Last year I settled on “rest”. I was staying up too late, racing around Suzhou, working, volunteering and trying to soak up what was supposed to be our last 6 months in China. I knew that I would have to be intentional and protective of my time. I don’t know that I came out of 2015 more rested, but I was certainly more aware of what I felt like when I had margin in our schedule and the implications of me not being rested. Our surprising move to Xi’an has changed our schedule drastically and increased the “margin” in our schedule greatly. Coincidence, I think not.
I seriously considered the word “sleep” for 2016, but a wise friend suggested that linking my word to scripture might be beneficial. Hmmm, “He makes me lie down in green pastures…” Instead, I have chosen the word “peace.” It still allows me to build off of last year’s word by reinforcing that when I am rested, I am certainly more peaceful!
Life, whether overseas or in your home country, isn’t always peaceful. But when those tough times come, I want to choose peace rather than always being reactive to a stressful or intense situation. Like jello, I will absorb whatever life throws at me. Right?!
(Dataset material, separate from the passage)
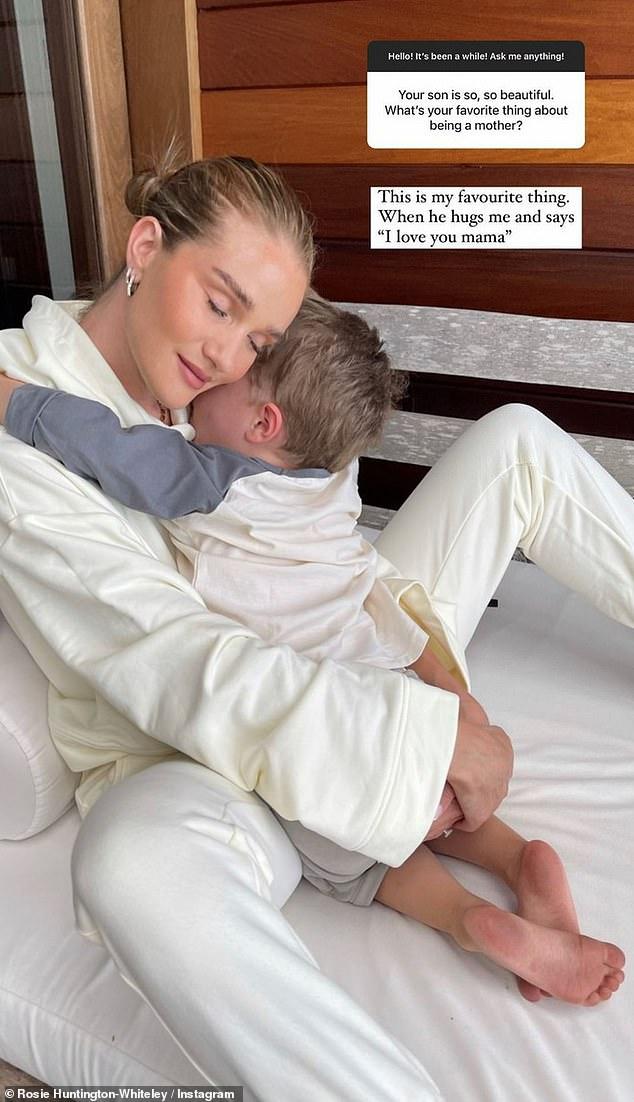 Vida de mamá: cuando se trata de ser mamá, reveló que adora cuando Jack la abraza y le dice 'Te amo mamá' durante la sesión de preguntas y respuestas.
It seems that 2016 might have several chances for me to practice my word. We returned to Xi’an after Christmas holiday with an un-repaired apartment. Tiles ripped up, dust everywhere, furniture in random places…peace. Jamie returned to the US for a week after only being in Xi’an for barely 7 days…peace. Jet lag with three kids in a hotel…peace. Peace, peace, peace. Let’s hope that I don’t have too many opportunities to practice.